### Provided text

[CPMD-list] Hamiltonian vs. Lagrangian convention ?

[Łukasz Walewski]

Dear Colleagues,

I feel puzzled with the convention used through out the AIPI papers.
Although this post concerns rather the understanding of the principles
of path integrals implemented in the CPMD code, I hope Axel won't
redirect me to Santa Claus. First I will outline my assumptions (that
may be wrong) and then point out my doubts.

Lagrangian L(x,dx/dt) is a function defined in the "primitive"
variables, i.e. coordinates x and their time derivatives dx/dt.

Hamiltonian H(x,p) is a function of canonical variables, i.e.
coordinates x and momenta p.

One can relate the two functions by means of Legendre transform:
L(x,dx/dt) = dx/dt * p - H(x,p)
Here the knowledge of p(x,dx/dt) is required.

The high-school level introduction of Lagrangian is
L = T - V
and that of Hamiltonian is
H = T + V
each in its proper variables, and say for mechanical system only.

In statistical mechanics formulation the canonical partition function is
given by the integral:
Z = \int dx \int dp exp(-\beta H(x,p))

On the other hand in the path integral formulation the integration over
momenta p is replaced by the integration over all possible paths x(t)
Z = \int dx \int Dx(t) exp(-A[x(t)])
where action along the path x(t) is
A[x(t)] = \int dt L(x,dx/dt)

The first ambiguity comes from the paper by Berne and Thirumalai, Ann.
Rev. Phys. Chem. 37 (1986) 401-424, where action is defined as an
integral over imaginary time \tau
A[x(\tau)] = \int d\tau  H(x(\tau)) (see Eq. (2) in the above paper)
- why the Hamiltonian is integrated here instead of the Lagrangian ?
Even if we replace time with imaginary time \tau = it, i being the
imaginary unit, the minus sign should appear in front of kinetic energy
part and the integrand becomes -T - V.

The second confusion comes from Marx and Parrinello, J. Chem. Phys. 104
(1996) 4077-4082, where in Eq. (2.1) the path integral partition
function is defined for the nuclei and electrons. The integrand there
has the form of
exp( -\int d\tau ( T(dx/d\tau) + V(x) ) )
The quantity T + V is called an "Euclidean Lagrangian" and the whole
integral over imaginary time \tau is called "Euclidean action". I do not
understand the plus sign here. The same affects Eq. (310) in Marx and
Hutter, NIC Series, Vol. 3 (2000) 329-477, where the Euclidean
Lagrangian is defined in terms of Coulomb interactions. Deriving
Euler-Lagrange equations from this formula directly leads to wrong signs
in eqs. of motion.

In other words, the formal definition of Euclidean Lagrangian (which is
unclear for me at this stage) leads me to improper sign in the equations
of motion and contradicts my "naive" feeling of what Lagrangian is.

I would appreciate some remarks that would point me to the right
direction.

Kind regards,
Lukasz

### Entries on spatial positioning
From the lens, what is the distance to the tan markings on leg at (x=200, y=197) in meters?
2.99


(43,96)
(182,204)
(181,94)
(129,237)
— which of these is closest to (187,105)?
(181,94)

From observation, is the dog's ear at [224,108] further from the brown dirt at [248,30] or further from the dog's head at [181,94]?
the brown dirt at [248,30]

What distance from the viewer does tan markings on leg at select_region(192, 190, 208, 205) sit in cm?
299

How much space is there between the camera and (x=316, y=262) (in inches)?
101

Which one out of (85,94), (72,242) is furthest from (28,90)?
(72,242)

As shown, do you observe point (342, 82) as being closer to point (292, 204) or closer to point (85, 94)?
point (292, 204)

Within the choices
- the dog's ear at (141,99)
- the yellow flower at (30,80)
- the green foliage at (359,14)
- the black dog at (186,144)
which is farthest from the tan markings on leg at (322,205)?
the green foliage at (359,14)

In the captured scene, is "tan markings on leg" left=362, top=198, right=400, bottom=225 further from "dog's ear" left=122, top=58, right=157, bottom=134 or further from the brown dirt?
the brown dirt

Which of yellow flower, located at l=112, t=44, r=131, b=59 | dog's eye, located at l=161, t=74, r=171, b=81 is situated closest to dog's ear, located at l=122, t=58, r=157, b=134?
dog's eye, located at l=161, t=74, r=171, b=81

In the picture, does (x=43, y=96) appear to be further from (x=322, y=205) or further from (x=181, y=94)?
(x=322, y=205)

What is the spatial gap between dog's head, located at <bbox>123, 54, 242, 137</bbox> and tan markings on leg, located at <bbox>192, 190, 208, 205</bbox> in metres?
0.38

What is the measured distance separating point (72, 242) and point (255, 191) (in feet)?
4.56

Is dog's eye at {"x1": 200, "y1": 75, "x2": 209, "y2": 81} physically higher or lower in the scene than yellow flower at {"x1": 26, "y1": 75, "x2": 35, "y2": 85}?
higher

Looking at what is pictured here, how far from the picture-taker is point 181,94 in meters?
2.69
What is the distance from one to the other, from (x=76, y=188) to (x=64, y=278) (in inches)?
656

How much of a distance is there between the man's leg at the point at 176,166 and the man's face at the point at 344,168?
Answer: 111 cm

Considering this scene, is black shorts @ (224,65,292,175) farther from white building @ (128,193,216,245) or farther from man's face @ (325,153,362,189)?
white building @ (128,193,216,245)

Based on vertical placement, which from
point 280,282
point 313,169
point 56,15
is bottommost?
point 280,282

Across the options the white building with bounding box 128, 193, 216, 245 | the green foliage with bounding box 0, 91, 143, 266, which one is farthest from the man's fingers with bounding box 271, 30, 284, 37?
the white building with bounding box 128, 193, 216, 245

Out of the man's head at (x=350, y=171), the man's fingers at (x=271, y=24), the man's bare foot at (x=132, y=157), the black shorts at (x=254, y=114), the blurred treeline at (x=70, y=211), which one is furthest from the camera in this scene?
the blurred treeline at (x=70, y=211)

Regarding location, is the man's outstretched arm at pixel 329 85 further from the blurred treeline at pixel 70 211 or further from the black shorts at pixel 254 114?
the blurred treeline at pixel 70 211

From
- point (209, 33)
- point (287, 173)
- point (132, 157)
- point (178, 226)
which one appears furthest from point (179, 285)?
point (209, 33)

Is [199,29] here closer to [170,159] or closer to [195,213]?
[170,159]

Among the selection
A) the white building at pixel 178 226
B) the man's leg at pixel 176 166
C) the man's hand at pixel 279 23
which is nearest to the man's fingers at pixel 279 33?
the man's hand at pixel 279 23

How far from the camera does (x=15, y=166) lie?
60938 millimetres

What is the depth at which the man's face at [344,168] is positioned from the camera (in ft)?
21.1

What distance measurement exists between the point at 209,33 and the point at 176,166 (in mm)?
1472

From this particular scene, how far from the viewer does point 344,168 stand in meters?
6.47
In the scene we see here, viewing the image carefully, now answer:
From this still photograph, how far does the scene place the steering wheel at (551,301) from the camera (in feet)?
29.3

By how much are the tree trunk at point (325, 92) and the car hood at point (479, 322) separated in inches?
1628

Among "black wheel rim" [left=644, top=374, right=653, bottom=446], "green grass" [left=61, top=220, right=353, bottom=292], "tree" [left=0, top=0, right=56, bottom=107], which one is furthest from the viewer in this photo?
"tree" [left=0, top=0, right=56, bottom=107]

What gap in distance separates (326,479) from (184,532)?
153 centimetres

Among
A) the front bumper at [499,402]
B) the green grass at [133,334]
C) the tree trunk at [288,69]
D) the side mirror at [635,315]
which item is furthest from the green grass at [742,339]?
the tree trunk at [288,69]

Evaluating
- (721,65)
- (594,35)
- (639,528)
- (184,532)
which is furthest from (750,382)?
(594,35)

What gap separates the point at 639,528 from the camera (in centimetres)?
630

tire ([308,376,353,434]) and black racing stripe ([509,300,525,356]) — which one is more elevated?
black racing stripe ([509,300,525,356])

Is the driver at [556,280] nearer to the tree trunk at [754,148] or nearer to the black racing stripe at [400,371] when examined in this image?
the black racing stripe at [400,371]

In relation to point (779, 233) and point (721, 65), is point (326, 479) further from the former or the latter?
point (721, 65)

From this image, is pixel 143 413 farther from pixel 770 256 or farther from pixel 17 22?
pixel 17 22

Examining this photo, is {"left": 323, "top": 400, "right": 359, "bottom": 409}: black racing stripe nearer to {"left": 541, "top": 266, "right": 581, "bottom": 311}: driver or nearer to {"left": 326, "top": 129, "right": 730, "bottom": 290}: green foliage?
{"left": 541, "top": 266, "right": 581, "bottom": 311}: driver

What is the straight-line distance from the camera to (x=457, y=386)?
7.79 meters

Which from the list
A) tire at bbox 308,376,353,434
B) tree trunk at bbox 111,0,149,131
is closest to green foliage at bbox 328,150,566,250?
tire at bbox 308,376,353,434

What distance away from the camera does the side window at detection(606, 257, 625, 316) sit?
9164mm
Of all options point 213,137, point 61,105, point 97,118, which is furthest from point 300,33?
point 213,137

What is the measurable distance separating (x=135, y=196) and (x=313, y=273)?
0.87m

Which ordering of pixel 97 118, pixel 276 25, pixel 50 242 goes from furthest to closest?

### Directive
Retype the part of the path integral post between "In statistical mechanics" and "dx \int Dx(t) exp(-A[x(t)])", inclusive.

### Result for this task
In statistical mechanics formulation the canonical partition function is
given by the integral:
Z = \int dx \int dp exp(-\beta H(x,p))

On the other hand in the path integral formulation the integration over
momenta p is replaced by the integration over all possible paths x(t)
Z = \int dx \int Dx(t) exp(-A[x(t)])